Cisco: Cisco is a global technology leader specializing in networking, security, and collaboration solutions, with a growing focus on AI infrastructure through its Outshift division. Outshift by Cisco drives innovation in agentic AI and distributed intelligence, enabling multi-agent systems for enterprise workflows. In the news, Cisco’s SRE team deployed over 20 AI agents to automate CI/CD pipelines and Kubernetes deployments, drastically improving efficiency, while developing protocols for agent collaboration.
Agntcy: Agntcy is Cisco’s open-source project, hosted under the Linux Foundation, providing infrastructure for AI agent discovery, identity, access management, observability, and evaluation. It aims to standardize multi-agent collaboration and break down silos. In the news, it is referenced as addressing key needs for interoperable agent ecosystems in the Internet of Cognition.
Vijoy Pandey: Vijoy Pandey is the Senior Vice President and General Manager of Outshift by Cisco, leading the incubation of next-generation technologies like the Internet of Agents and Internet of Cognition. He advocates for protocols that enable AI agents to share intent, context, and cognition for collective intelligence. In the news, Pandey details Cisco’s new protocols SSTP, LSTP, and CSTP to overcome agent collaboration bottlenecks and shares SRE deployment successes.
Model Context Protocol (MCP): MCP is an open standard protocol that connects AI models and agentic applications to data sources and tools universally. It enables frameworks for agent-tool interactions and security integrations. In the news, Cisco’s SRE agents access over 100 tools via MCP, powering automated workflows.
Latent Space Transfer Protocol (LSTP): LSTP is a protocol from Outshift by Cisco designed to transfer the entire latent space, such as KV cache, between AI agents efficiently without tokenization overhead. It facilitates inference continuity across models for seamless collaboration. In the news, Pandey highlights its role in high-fidelity state transfer for next-gen agent systems.
Semantic State Transfer Protocol (SSTP): SSTP is a Cisco-developed protocol operating at the language level to enable semantic alignment and inference of tools or tasks among AI agents. It supports shared cognition by analyzing communication for collective problem-solving. In the news, it is presented as part of Cisco’s stack for distributed super intelligence, with recent collaboration on the related Ripple Effect Protocol with MIT.

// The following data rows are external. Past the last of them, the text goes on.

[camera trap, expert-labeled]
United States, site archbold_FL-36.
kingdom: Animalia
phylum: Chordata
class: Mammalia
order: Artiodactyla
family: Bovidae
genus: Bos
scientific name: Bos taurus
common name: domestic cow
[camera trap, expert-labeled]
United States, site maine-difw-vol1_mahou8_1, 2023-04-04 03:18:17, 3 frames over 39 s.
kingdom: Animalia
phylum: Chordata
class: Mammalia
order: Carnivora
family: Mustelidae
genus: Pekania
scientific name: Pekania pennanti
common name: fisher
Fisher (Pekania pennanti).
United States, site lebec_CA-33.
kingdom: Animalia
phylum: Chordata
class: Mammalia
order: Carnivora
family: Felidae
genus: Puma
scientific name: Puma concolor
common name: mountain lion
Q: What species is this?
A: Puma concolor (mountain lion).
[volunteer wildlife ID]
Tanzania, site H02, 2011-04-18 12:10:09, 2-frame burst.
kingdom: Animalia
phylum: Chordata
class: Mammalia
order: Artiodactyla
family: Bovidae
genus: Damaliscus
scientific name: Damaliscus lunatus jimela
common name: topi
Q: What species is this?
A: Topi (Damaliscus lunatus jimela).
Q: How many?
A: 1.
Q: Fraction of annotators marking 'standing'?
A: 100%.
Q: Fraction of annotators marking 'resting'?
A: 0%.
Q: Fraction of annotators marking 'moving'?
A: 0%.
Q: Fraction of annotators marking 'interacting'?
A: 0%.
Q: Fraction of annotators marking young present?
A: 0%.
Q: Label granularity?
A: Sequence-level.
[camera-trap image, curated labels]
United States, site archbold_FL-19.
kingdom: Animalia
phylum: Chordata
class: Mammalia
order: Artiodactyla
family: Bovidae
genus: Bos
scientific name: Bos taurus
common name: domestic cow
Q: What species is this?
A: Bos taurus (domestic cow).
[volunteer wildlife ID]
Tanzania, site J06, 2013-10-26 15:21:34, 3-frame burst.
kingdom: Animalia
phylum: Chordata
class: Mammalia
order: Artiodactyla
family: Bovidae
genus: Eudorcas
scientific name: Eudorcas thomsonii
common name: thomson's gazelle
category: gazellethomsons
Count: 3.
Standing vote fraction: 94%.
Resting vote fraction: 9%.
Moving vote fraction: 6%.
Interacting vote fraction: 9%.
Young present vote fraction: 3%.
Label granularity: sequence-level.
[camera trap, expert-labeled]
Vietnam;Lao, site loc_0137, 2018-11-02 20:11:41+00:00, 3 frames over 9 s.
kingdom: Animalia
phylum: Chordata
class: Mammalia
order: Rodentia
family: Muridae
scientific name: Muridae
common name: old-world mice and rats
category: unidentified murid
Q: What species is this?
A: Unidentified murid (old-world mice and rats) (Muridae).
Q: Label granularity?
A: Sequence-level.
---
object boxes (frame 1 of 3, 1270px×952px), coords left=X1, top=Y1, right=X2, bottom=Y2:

Compressed State Transfer Protocol (CSTP): CSTP is a Cisco protocol focused on compressing agent states by grounding targeted variants while minimizing data for transmission. It is optimized for edge deployments requiring accurate large-state transfers. In the news, it completes Cisco’s protocol suite for synchronizing cognition across endpoints in pursuit of distributed super intelligence.

SRE Automation: Cisco’s SRE team integrated multiple AI agents with security platforms to automate end-to-end workflows like CI/CD and cluster deployments.
Agent Collaboration: AI agents currently connect in workflows but lack shared cognition, prompting Cisco to develop protocols for semantic alignment and state transfer.
Open Interoperability: Cisco emphasizes open-source efforts like Agntcy to ensure the Internet of Cognition remains interoperable across vendors.